- Extracted data -
## begin

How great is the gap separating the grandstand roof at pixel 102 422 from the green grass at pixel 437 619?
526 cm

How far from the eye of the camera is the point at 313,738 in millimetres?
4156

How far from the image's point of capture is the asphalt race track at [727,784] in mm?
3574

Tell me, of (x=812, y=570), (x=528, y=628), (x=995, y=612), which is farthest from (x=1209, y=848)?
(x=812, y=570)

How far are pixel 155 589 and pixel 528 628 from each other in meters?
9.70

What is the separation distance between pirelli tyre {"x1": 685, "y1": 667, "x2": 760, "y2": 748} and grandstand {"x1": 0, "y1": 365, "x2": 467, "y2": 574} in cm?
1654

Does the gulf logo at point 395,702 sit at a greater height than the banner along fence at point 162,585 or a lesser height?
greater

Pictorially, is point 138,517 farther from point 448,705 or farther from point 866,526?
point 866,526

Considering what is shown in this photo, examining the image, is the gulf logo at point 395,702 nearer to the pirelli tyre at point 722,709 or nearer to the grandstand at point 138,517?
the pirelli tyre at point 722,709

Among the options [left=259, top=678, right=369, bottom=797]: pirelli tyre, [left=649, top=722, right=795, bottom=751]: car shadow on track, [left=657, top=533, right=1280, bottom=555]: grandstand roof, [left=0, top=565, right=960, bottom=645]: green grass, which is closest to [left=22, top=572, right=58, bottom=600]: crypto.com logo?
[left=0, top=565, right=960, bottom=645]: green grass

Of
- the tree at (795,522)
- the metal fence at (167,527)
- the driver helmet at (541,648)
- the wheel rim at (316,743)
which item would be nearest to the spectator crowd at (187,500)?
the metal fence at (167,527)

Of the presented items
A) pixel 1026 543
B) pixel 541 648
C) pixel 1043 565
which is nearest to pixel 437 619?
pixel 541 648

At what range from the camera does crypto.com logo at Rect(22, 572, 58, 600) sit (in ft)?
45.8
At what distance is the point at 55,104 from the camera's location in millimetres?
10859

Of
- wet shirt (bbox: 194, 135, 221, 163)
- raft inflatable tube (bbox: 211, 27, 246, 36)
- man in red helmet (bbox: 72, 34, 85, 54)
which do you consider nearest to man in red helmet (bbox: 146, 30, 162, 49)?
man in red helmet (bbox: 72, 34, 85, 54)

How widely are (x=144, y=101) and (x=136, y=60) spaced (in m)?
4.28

## end

Repeat the material from above exactly, word for word.

- Solution for this problem -
How great is the gap separating the grandstand roof at pixel 102 422 from the green grass at pixel 437 619?
526 cm

How far from the eye of the camera is the point at 313,738 in millimetres?
4156

How far from the image's point of capture is the asphalt race track at [727,784] in mm?
3574

Tell me, of (x=812, y=570), (x=528, y=628), (x=995, y=612), which is farthest from (x=1209, y=848)?
(x=812, y=570)

How far are pixel 155 589 and pixel 528 628 from each other in meters?
9.70

What is the separation distance between pirelli tyre {"x1": 685, "y1": 667, "x2": 760, "y2": 748} and grandstand {"x1": 0, "y1": 365, "x2": 467, "y2": 574} in cm?
1654

Does the gulf logo at point 395,702 sit at a greater height than the banner along fence at point 162,585 or a lesser height?
greater

Pictorially, is point 138,517 farther from point 448,705 or farther from point 866,526?
point 866,526

Considering what is shown in this photo, examining the image, is the gulf logo at point 395,702 nearer to the pirelli tyre at point 722,709 or nearer to the grandstand at point 138,517?
the pirelli tyre at point 722,709

Among the options [left=259, top=678, right=369, bottom=797]: pirelli tyre, [left=649, top=722, right=795, bottom=751]: car shadow on track, [left=657, top=533, right=1280, bottom=555]: grandstand roof, [left=0, top=565, right=960, bottom=645]: green grass, which is closest to [left=22, top=572, right=58, bottom=600]: crypto.com logo?
[left=0, top=565, right=960, bottom=645]: green grass

Of
- the tree at (795,522)
- the metal fence at (167,527)
- the driver helmet at (541,648)
- the wheel rim at (316,743)
which item would be nearest to the spectator crowd at (187,500)?
the metal fence at (167,527)

Of the presented items
A) pixel 1026 543
B) pixel 541 648
C) pixel 1043 565
which is nearest to pixel 437 619?
pixel 541 648

At what range from the camera does crypto.com logo at Rect(22, 572, 58, 600) sit (in ft)?
45.8
At what distance is the point at 55,104 from the camera's location in millimetres?
10859

Of
- wet shirt (bbox: 194, 135, 221, 163)
- raft inflatable tube (bbox: 211, 27, 246, 36)
- man in red helmet (bbox: 72, 34, 85, 54)
which do you consider nearest to man in red helmet (bbox: 146, 30, 162, 49)?
man in red helmet (bbox: 72, 34, 85, 54)

How widely are (x=144, y=101) and (x=136, y=60) spaced (in m)?
4.28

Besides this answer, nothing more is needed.